-------- Trecho do documento

São Paulo, domingo, 13 de dezembro de 1998

Texto Anterior | Próximo Texto | Índice

LIVROS
Humanismo obstinado do autor ressurge em biografia e coletânea de ensaios
É preciso imaginar Camus feliz

JOSÉ MARIA CANÇADO
especial para a Folha

Camus costumava lembrar, para se referir à natureza meio obstinada demais do romance clássico, para ele um modelo insuperável, a resposta do guarda que conduzia Luis 14 à forca, quando este lhe pediu um pequeno favor: "Não estou aqui para lhe prestar serviços, mas para conduzi-lo ao cadafalso". Olivier Todd também não presta serviços a Camus. Parece mesmo disposto, como o guarda de Luis 14, a reconduzir seu personagem não ao seu fim, mas a tudo o que fez dele o tema de uma polêmica que se estabeleceu meio estrondosamente a partir e durante os anos da Guerra Fria e saltou além da sua morte, num acidente de automóvel em 1960.
Os termos da polêmica sempre foram ardentes: de um lado um Camus filósofo de classes terminais, "santo leigo" tendo nas mãos não muito mais do que um "uma moral de Cruz Vermelha". De outro, um homem capaz de reafirmar contra "os maquiavelismos e o bezerro de ouro do realismo a existência do fato moral", e que talvez tenha tido razão cedo demais.
Para essa feição de "questão Camus" desta biografia pesou com certeza a própria posição de Olivier Todd no mundo jornalístico, ideológico e literário da França. Ele é autor de alguns romances, de uma biografia do compositor Jacques Brell (um tipo comoventemente camusiano), foi repórter no "Nouvel Observateur" e diretor de redação do "L' Express". A temível câmara de intensificação da realidade, para o bem e para o mal, que é o jornalismo cultural francês, com suas sentenças jubilatórias e crucificantes, sua profusão de criaturas aguerridamente de papel, não é portanto estranha a ele. Ao contrário, ele alimenta o seu livro com isso, diferentemente da outra biografia programaticamente inteira do autor de "O Mito de Sísifo", escrita por Herbert Lottman, de 1979, na qual o escritor fica seu tanto encoberto.

----------------
-------- Dados apresentados

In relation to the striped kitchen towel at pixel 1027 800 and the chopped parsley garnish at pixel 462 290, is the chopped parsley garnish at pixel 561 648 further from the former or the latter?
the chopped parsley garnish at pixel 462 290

----------------

Exercício proposto 1. Reescreva de forma mais concisa o parágrafo do trecho do documento iniciado por "Para essa feição de", preservando seus fatos principais.
Exercício proposto 2. Prossiga o trecho do documento, sobre a biografia de Camus escrita por Olivier Todd, a partir de sua última frase.

Resposta esperada 1. A posição de Olivier Todd no meio jornalístico, ideológico e literário da França contribuiu para o caráter de "questão Camus" desta biografia. Todd escreveu romances e uma biografia de Jacques Brell, foi repórter do "Nouvel Observateur" e diretor de redação do "L' Express". O jornalismo cultural francês, que intensifica a realidade com sentenças jubilatórias e crucificantes, não lhe é estranho. Ele alimenta o livro com esse ambiente. Isso o distingue da biografia de Herbert Lottman, de 1979, em que o escritor fica um tanto encoberto.

Resposta esperada 2.
Mas a razão principal para a feição de apaixonada "bio-agonia" que tem o livro de Todd estava no próprio Camus. "Ele parecia trazer", lembra uma das inúmeras amigas, "sempre uma flecha enfiada no flanco e tanta dificuldade para nos suportar como para nos deixar, em não agir quanto em agir, em acreditar quanto em desesperar".
Não devia ser fácil ser Camus. Nascido num distrito operário de Constantino, na Argélia, filho de um adegueiro alsaciano e de uma camponesa espanhola, Camus via na sua origem uma paisagem moral e um programa de vida e de ação. "Fui colocado a meia distância entre a miséria e o Sol. A miséria me impede de acreditar que tudo está bem sob o Sol e na história, e o Sol me ensinou que a história não é tudo", escreveu no prefácio de "O Avesso e o Direito", seu primeiro livro, de 1935. O tom das cinco novelas-ensaios do livro já é soberbo e já é o de Camus -uma composição entre a recusa e aceitação jubilosa do real e dos homens.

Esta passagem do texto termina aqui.